RECORDS SHOWN:
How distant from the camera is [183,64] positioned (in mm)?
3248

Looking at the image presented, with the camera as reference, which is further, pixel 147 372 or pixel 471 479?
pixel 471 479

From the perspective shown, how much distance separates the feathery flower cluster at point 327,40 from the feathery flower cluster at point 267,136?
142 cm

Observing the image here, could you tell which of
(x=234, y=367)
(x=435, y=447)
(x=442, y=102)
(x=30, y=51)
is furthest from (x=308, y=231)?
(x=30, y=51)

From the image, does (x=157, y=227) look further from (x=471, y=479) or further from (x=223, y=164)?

---

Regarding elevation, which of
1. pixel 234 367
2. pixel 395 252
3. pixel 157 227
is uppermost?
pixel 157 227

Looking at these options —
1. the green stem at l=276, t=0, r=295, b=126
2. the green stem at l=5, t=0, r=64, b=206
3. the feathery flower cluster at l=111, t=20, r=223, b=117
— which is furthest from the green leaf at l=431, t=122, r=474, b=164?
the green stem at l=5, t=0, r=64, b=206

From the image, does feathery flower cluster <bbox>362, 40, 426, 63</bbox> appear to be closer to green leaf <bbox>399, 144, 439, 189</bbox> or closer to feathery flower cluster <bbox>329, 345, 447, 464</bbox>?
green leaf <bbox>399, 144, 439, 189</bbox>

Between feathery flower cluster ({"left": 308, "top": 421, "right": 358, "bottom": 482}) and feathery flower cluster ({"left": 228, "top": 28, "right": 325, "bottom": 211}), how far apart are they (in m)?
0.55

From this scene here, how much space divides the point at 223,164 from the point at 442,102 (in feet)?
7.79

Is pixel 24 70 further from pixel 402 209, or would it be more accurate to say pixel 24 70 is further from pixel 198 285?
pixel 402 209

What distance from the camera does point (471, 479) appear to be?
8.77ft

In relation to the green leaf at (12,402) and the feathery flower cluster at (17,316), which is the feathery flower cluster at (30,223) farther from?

* * *

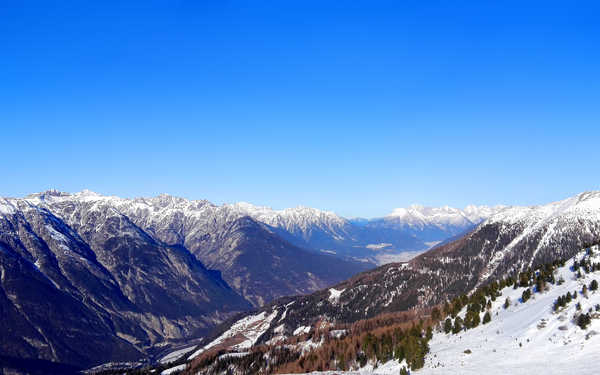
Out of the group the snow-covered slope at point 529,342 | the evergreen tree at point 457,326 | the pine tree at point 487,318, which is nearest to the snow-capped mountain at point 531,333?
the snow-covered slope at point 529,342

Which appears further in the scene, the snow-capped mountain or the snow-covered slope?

YOUR TASK: Count the rows above in which the string "bbox" appears, matching case exactly, and give only the number.

SOLUTION TO THIS EXERCISE: 2